Tra le pene corporali deve essere ricordato specialmente il fuoco: «Nella Geenna, nel fuoco inestinguibile” (Mc 9,43); «E li getteranno nella fornace ardente” (Mt 13,42); «nella fornace del fuoco» (Mt 13,50); «nello stagno di fuoco e di zolfo» (Ap 20,9); «nel fuoco eterno” (Mt 25,41). «Spasimo dal dolore in questa fiamma” (Lc 16,24). «Chi di voi potrà stare col fuoco divoratore? Chi di voi potrà stare nelle fiamme eterne?» (Is 33,14).
«O Signore, qui brucia, qui taglia, qui non risparmiarmi; purché non abbia a castigarmi eternamente” (S. Agostino).

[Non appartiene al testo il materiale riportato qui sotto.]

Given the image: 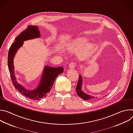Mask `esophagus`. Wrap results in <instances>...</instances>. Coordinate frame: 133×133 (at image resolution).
Here are the masks:
<instances>
[{
  "label": "esophagus",
  "mask_w": 133,
  "mask_h": 133,
  "mask_svg": "<svg viewBox=\"0 0 133 133\" xmlns=\"http://www.w3.org/2000/svg\"><path fill=\"white\" fill-rule=\"evenodd\" d=\"M76 65V64L75 62H71L69 64V67L70 68H74Z\"/></svg>",
  "instance_id": "1"
}]
</instances>
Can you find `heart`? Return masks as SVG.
<instances>
[{
	"mask_svg": "<svg viewBox=\"0 0 133 133\" xmlns=\"http://www.w3.org/2000/svg\"><path fill=\"white\" fill-rule=\"evenodd\" d=\"M70 47L74 50L82 49L81 54L83 56H88L96 48L93 44H88V41L85 38H78L72 42L70 44Z\"/></svg>",
	"mask_w": 133,
	"mask_h": 133,
	"instance_id": "1",
	"label": "heart"
}]
</instances>
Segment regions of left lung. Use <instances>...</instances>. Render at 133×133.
Listing matches in <instances>:
<instances>
[{
	"label": "left lung",
	"instance_id": "1",
	"mask_svg": "<svg viewBox=\"0 0 133 133\" xmlns=\"http://www.w3.org/2000/svg\"><path fill=\"white\" fill-rule=\"evenodd\" d=\"M82 82H83V79L81 75L79 76V79L78 82L77 83V85L76 86V92L77 94L78 95V96L83 99L84 100H88V101H91L93 99H95V98H97V97H95L93 96L89 95L88 94H87L85 93L82 89Z\"/></svg>",
	"mask_w": 133,
	"mask_h": 133
}]
</instances>
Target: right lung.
I'll return each mask as SVG.
<instances>
[{
    "instance_id": "1",
    "label": "right lung",
    "mask_w": 133,
    "mask_h": 133,
    "mask_svg": "<svg viewBox=\"0 0 133 133\" xmlns=\"http://www.w3.org/2000/svg\"><path fill=\"white\" fill-rule=\"evenodd\" d=\"M40 37L41 34L38 27L34 25L28 26L26 30L16 38L15 42L13 43L9 48L8 55V66L14 86L26 97L36 101L47 96L48 93L52 87L56 77L64 71L63 67H52L45 66L39 85L36 88L32 90L26 89L17 82L14 66V58L16 53L18 49L23 46L24 41Z\"/></svg>"
}]
</instances>
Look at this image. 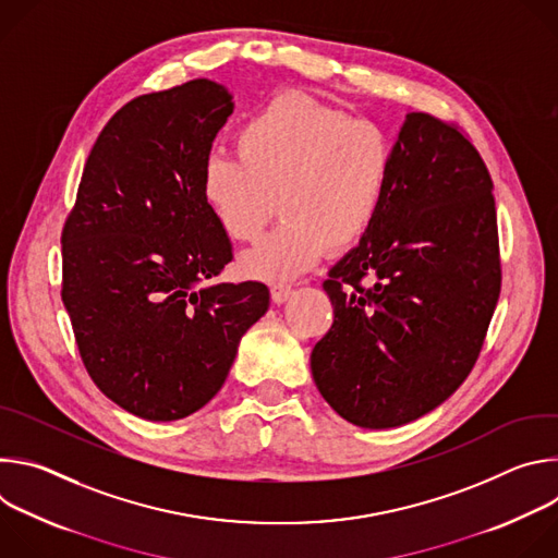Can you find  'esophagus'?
<instances>
[{
    "label": "esophagus",
    "instance_id": "1",
    "mask_svg": "<svg viewBox=\"0 0 558 558\" xmlns=\"http://www.w3.org/2000/svg\"><path fill=\"white\" fill-rule=\"evenodd\" d=\"M291 293H293V287L287 284V282H276V284H271V298H274V302H278V304H282L284 300H289Z\"/></svg>",
    "mask_w": 558,
    "mask_h": 558
}]
</instances>
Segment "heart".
Instances as JSON below:
<instances>
[{
    "instance_id": "b5f03b06",
    "label": "heart",
    "mask_w": 558,
    "mask_h": 558,
    "mask_svg": "<svg viewBox=\"0 0 558 558\" xmlns=\"http://www.w3.org/2000/svg\"><path fill=\"white\" fill-rule=\"evenodd\" d=\"M395 166L390 134L300 93L271 99L235 132L233 151H211L203 201L218 227L254 243L276 214L282 222L243 256L245 274L289 280L327 247L360 243L377 222Z\"/></svg>"
}]
</instances>
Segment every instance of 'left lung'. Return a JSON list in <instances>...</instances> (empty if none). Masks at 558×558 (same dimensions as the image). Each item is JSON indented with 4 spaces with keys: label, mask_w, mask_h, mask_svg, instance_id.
<instances>
[{
    "label": "left lung",
    "mask_w": 558,
    "mask_h": 558,
    "mask_svg": "<svg viewBox=\"0 0 558 558\" xmlns=\"http://www.w3.org/2000/svg\"><path fill=\"white\" fill-rule=\"evenodd\" d=\"M333 325L311 373L362 428H395L461 386L501 291L493 179L454 125L411 112L395 141L381 214L325 280Z\"/></svg>",
    "instance_id": "left-lung-1"
}]
</instances>
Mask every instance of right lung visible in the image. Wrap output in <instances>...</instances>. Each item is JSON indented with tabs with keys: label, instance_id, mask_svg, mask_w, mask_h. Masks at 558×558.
Masks as SVG:
<instances>
[{
	"label": "right lung",
	"instance_id": "right-lung-1",
	"mask_svg": "<svg viewBox=\"0 0 558 558\" xmlns=\"http://www.w3.org/2000/svg\"><path fill=\"white\" fill-rule=\"evenodd\" d=\"M233 112L209 78L141 95L101 130L61 231V300L99 390L174 422L220 390L241 338L269 308L263 282H220L233 258L201 194Z\"/></svg>",
	"mask_w": 558,
	"mask_h": 558
}]
</instances>
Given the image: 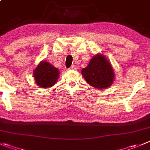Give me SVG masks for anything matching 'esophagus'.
<instances>
[{"mask_svg":"<svg viewBox=\"0 0 150 150\" xmlns=\"http://www.w3.org/2000/svg\"><path fill=\"white\" fill-rule=\"evenodd\" d=\"M77 69H78V68H77V67L75 66V65H72V66H71L70 68H69V69H72V70H76Z\"/></svg>","mask_w":150,"mask_h":150,"instance_id":"34e87169","label":"esophagus"}]
</instances>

Considero la necessità di una vera e stabile conversione. Gravissima è la sentenza di S. Giovanni Crisostomo: «Se pecchi quando sei ancora uomo privato puoi essere perdonato; se hai peccato da Sacerdote, sei già un uomo perito» (Hom. 41 in Matth.). Rifletta ognuno a quello che, purtroppo, l’esperienza insegna e dimostra ossia che: quando un Sacerdote è caduto nell’impudicizia: a) difficilmente riconosce di aver peccato gravemente; b) di rado si pente sinceramente dei peccati che ha commessi; c) anche se si pente, raramente se ne confessa; d) se si confessa, raramente questa confessione viene fatta presso un valente e virtuoso confessore, e più raramente ancora la confessione viene fatta con la semplicità e l’integrità richieste; e) anche se la confessione è integra, raramente è accompagnata da un vero proposito; f) se vi è il proposito, raramente si tolgono efficacemente le occasioni di peccare; g) non togliendo l’occasione non segue l’emendazione. Che cosa vi è dunque da stupirsi, se S. Giovanni Crisostomo è così perentorio nella sua sentenza?